Another thing to try would be

  1. copy in GIMP
  2. verify in KDE’s clipboard history that you have the content in there
  3. close GIMP
  4. verify the content is still in the history
  5. Paste in Firefox

I.e. making the KDE clipboard the source instead of GIMP.

Absolutely!
I would even consider testing this with a different user account so your session never gets switched from Wayland to X11

1 Like

Copying from KDE’s Clipboard History after the GIMP was closed and pasting into Firefox doesn’t result in a system freeze, the image appears in Firefox as expected.

Very interesting.

We might be looking at a case in which a certain transfer format triggered the issue.

During clipboard or drag&drop operations the source will offer its content in any number of formats and the target picks one and then gets the data in that format.

So it could be that KDE’s clipboard manager picked something like “PNG” when it received the data from GIMP but Firefox would have picked some other choice when GIMP was still the “owner” of the clipboard.

Not sure if there are any tools or logs which would give us information on such details.
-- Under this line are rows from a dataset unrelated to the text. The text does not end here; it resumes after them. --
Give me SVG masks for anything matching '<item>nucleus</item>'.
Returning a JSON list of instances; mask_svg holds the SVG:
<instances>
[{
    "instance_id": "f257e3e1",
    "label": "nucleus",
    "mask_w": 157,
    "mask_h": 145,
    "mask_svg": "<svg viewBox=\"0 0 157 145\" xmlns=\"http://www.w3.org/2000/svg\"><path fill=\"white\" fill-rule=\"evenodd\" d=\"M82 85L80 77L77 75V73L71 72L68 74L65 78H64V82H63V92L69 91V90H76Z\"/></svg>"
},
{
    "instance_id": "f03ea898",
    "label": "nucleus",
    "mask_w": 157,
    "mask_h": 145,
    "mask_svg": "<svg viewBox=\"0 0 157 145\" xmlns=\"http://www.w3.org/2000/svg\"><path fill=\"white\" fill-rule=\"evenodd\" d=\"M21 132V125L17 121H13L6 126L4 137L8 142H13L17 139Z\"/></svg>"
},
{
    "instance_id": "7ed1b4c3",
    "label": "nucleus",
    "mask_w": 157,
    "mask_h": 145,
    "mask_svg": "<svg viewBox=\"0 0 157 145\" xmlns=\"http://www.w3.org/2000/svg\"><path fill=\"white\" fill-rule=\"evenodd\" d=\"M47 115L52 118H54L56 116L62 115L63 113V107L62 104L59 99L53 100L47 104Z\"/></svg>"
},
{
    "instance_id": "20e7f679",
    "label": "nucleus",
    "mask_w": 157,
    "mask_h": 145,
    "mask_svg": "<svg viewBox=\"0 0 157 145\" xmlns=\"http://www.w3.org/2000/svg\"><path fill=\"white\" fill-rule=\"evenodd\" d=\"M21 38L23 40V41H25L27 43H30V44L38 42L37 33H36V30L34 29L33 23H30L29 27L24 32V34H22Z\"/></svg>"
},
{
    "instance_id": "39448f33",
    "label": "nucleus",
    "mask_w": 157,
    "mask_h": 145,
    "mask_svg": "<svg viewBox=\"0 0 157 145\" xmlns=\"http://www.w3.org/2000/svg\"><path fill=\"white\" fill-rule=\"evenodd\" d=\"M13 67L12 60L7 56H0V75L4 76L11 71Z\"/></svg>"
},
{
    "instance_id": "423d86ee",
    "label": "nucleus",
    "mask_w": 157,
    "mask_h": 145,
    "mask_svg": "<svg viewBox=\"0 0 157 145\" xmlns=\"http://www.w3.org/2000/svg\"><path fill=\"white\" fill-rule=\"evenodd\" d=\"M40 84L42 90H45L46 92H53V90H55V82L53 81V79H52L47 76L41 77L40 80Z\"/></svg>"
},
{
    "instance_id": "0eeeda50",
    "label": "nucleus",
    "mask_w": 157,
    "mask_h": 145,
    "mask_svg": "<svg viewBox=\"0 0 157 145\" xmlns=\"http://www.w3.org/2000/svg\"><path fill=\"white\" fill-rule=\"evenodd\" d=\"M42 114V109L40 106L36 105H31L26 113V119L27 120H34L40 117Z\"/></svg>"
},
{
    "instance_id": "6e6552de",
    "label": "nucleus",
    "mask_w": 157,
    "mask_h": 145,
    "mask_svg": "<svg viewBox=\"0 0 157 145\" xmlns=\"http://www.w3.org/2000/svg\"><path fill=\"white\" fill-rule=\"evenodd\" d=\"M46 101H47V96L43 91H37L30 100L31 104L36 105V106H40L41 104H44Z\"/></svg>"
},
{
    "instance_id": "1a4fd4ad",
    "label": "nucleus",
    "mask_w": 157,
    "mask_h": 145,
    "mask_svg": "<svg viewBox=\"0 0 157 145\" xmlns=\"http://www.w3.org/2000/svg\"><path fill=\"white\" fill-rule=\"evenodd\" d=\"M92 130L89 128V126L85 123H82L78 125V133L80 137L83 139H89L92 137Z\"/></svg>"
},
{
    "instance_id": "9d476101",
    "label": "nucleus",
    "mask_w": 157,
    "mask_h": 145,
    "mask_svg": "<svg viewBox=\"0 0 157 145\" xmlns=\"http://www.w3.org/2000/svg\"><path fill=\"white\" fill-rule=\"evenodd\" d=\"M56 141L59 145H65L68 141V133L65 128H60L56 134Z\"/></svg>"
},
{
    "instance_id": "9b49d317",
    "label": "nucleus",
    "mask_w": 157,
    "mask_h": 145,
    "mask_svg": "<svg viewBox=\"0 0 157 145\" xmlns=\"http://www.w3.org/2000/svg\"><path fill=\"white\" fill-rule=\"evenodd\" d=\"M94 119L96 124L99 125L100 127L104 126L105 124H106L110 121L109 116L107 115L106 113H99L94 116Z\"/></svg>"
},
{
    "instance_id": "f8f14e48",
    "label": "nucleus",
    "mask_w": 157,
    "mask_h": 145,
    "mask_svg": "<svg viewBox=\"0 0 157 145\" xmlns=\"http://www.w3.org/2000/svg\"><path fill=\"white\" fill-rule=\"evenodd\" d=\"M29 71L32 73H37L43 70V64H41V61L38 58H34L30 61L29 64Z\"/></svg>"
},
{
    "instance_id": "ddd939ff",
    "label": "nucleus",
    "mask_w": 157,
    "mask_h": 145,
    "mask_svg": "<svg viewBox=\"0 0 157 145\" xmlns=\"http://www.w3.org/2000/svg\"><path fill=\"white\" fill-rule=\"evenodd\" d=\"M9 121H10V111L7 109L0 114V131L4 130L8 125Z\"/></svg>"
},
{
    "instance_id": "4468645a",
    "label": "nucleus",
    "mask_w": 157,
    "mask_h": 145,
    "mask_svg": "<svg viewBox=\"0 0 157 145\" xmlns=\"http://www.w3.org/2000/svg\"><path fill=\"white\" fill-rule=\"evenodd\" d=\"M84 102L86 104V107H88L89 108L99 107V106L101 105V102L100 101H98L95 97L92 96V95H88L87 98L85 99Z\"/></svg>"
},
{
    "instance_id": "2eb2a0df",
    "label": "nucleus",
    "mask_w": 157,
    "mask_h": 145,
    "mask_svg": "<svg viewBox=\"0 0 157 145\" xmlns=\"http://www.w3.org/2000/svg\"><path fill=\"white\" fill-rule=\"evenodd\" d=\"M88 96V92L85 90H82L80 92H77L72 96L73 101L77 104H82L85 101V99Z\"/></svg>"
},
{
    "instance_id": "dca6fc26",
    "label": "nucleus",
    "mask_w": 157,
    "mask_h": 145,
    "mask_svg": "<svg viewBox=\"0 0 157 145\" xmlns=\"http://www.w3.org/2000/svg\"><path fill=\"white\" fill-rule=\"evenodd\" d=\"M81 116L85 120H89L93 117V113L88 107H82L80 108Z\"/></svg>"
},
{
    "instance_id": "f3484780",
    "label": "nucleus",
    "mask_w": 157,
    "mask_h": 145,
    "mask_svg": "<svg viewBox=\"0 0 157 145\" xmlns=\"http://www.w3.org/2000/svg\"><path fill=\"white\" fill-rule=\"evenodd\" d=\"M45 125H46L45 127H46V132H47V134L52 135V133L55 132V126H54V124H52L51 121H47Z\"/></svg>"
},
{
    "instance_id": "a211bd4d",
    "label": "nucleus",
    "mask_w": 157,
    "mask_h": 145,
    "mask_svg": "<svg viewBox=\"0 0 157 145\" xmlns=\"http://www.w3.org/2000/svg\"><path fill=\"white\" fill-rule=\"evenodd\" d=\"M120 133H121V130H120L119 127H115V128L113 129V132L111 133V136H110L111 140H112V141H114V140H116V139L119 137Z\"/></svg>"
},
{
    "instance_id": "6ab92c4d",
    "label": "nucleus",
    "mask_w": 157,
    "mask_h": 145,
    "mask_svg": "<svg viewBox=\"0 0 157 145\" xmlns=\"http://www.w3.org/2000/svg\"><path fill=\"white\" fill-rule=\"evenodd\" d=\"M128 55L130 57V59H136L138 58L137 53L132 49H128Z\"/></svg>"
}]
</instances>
Might need someone with a GIMP or Firefox built from source to look into.

I had a chance to test it on Xorg session, no problem there, pasting is immediate.

Testing the same system on a different hardware (Ultra 9 185H, 32GB memory, Intel iGPU), on Wayland session, results in a DE freeze for couple of seconds, but it recovers and the image gets pasted, unlike on the hardware from the first post, where the system never recovers.

1 Like

I am wondering if we are seeing a sort of “compatibility bug”.

What if both GIMP and Firefox are running as X11 applications in your Wayland session and the communication is something like GIMP → XWayland → KWin_wayland → XWayland → Firefox?

Unfortunately I don’t really know how we could check for that.

I guess at this point it could be worthwhile to file a bug report with either of the two applications.